▶ **Given text**:
>> begin
The Rose is living in an open border in natural soil. Potentially it will therefore have access to the full range of naturally available minerals and nutrients.
The Dwarf Conifer is living in a container. It is totally dependent upon us to give it what it needs. The material in which it lives is its only world – it is down to us whether it thrives or dies.
So, which problem requires which solution, or do they both need the same thing ?
The thing about fertiliser is that, whilst it provides high levels of the nutrients that a fast growing plant requires, all it really does is top up the levels that the plant needs to grow. It does nothing to improve the medium in which the plant is living. When applying a fertiliser, we need to know which nutrients the target plant will need. Fertilisers and the nutrients that they provide varies enormously, so the addition of the wrong one can harm the plant, and also the soil.
Compost is different in that it works with the soil. This is because of its organic content, which feeds the microbes in the soil, which in turn improves the soils ability to feed and support plants.
An overworked area of ground which does not receive the addition of the right level of compost or other organic matter, but which only receives chemical fertiliser will become depleted of the natural soil fauna, lose its structure, and eventually blow away in the wind – as farmers have discovered to their cost.
>> end
▶ **The problem**:
Reproduce the passage above on fertiliser and compost in full, word for word.

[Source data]
>> begin
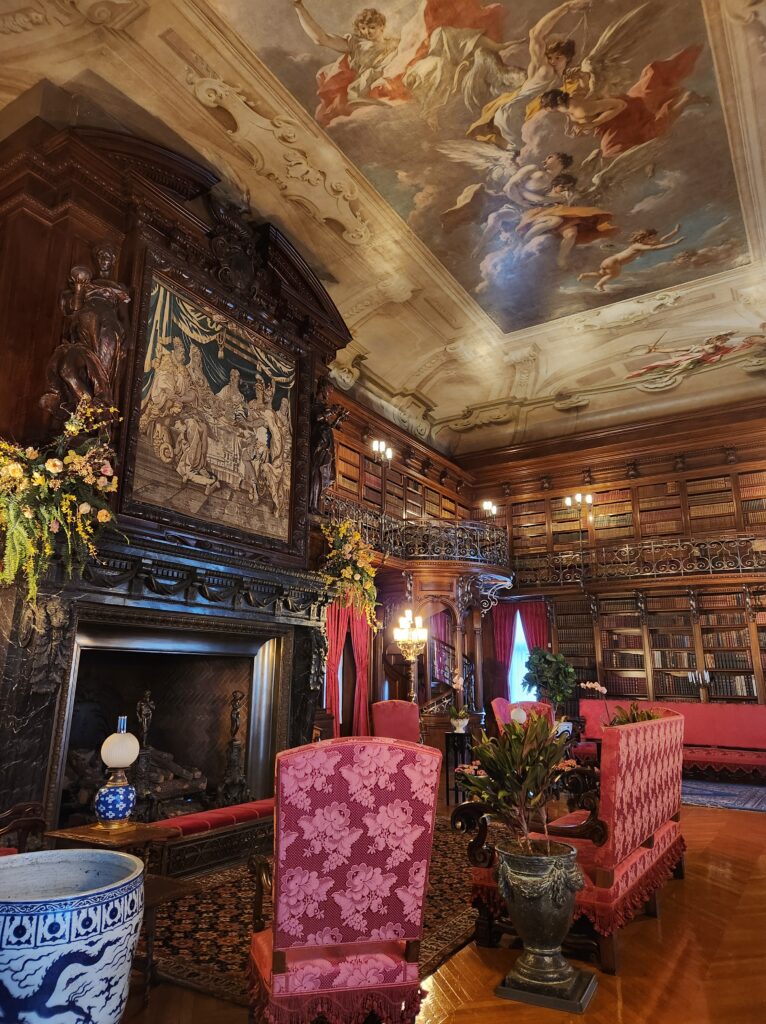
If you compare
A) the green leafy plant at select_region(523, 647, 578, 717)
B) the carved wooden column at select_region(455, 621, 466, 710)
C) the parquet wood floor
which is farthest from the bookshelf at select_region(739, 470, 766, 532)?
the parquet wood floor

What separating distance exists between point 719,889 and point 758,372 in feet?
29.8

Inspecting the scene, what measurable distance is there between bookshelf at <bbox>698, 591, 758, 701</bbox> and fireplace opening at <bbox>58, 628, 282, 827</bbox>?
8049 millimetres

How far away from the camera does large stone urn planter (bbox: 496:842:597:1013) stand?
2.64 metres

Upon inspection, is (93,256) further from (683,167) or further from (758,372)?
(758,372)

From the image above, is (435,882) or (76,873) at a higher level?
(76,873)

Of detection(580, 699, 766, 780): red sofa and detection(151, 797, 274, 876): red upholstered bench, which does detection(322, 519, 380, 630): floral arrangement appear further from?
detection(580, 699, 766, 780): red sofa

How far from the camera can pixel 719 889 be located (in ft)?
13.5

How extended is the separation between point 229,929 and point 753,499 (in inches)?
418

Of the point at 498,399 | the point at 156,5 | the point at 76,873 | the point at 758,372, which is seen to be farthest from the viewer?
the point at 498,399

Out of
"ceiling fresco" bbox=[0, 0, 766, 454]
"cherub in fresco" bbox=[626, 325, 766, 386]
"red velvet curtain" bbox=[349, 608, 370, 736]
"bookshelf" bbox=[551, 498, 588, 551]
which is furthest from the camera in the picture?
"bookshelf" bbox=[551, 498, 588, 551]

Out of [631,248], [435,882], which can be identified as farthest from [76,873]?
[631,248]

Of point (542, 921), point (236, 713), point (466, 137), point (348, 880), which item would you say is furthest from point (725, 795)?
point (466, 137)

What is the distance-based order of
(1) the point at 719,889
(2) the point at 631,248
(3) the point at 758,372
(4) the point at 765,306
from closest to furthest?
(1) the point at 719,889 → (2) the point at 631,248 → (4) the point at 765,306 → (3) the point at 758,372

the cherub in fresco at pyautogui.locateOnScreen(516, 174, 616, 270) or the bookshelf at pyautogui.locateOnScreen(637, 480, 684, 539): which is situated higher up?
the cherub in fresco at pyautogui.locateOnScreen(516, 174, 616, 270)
>> end
>> begin
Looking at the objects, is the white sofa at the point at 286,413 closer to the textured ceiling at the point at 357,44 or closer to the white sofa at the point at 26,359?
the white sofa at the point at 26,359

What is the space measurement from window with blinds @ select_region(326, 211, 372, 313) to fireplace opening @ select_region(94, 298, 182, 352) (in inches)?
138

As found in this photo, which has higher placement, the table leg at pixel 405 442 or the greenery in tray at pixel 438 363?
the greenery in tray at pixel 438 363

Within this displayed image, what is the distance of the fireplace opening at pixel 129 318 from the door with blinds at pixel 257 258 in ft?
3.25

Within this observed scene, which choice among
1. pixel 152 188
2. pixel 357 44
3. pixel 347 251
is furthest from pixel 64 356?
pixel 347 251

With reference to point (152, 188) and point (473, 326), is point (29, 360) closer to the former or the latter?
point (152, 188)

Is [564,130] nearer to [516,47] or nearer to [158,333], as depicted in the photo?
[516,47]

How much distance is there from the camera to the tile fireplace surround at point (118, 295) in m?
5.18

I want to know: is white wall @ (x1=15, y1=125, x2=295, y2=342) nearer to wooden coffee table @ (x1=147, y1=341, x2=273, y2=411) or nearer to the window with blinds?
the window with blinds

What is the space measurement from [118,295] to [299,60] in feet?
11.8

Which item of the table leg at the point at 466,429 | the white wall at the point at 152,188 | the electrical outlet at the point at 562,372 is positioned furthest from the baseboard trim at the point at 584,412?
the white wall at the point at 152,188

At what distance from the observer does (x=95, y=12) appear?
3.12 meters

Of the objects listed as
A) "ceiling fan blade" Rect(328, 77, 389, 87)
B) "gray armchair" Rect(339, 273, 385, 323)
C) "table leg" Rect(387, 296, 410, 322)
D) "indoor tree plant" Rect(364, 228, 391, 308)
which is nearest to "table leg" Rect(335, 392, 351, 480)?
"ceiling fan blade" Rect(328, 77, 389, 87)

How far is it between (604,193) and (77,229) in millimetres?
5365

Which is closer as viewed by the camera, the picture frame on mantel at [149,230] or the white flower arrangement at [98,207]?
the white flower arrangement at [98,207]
>> end
▶ **Problem solution**:
The Rose is living in an open border in natural soil. Potentially it will therefore have access to the full range of naturally available minerals and nutrients.
The Dwarf Conifer is living in a container. It is totally dependent upon us to give it what it needs. The material in which it lives is its only world – it is down to us whether it thrives or dies.
So, which problem requires which solution, or do they both need the same thing ?
The thing about fertiliser is that, whilst it provides high levels of the nutrients that a fast growing plant requires, all it really does is top up the levels that the plant needs to grow. It does nothing to improve the medium in which the plant is living. When applying a fertiliser, we need to know which nutrients the target plant will need. Fertilisers and the nutrients that they provide varies enormously, so the addition of the wrong one can harm the plant, and also the soil.
Compost is different in that it works with the soil. This is because of its organic content, which feeds the microbes in the soil, which in turn improves the soils ability to feed and support plants.
An overworked area of ground which does not receive the addition of the right level of compost or other organic matter, but which only receives chemical fertiliser will become depleted of the natural soil fauna, lose its structure, and eventually blow away in the wind – as farmers have discovered to their cost.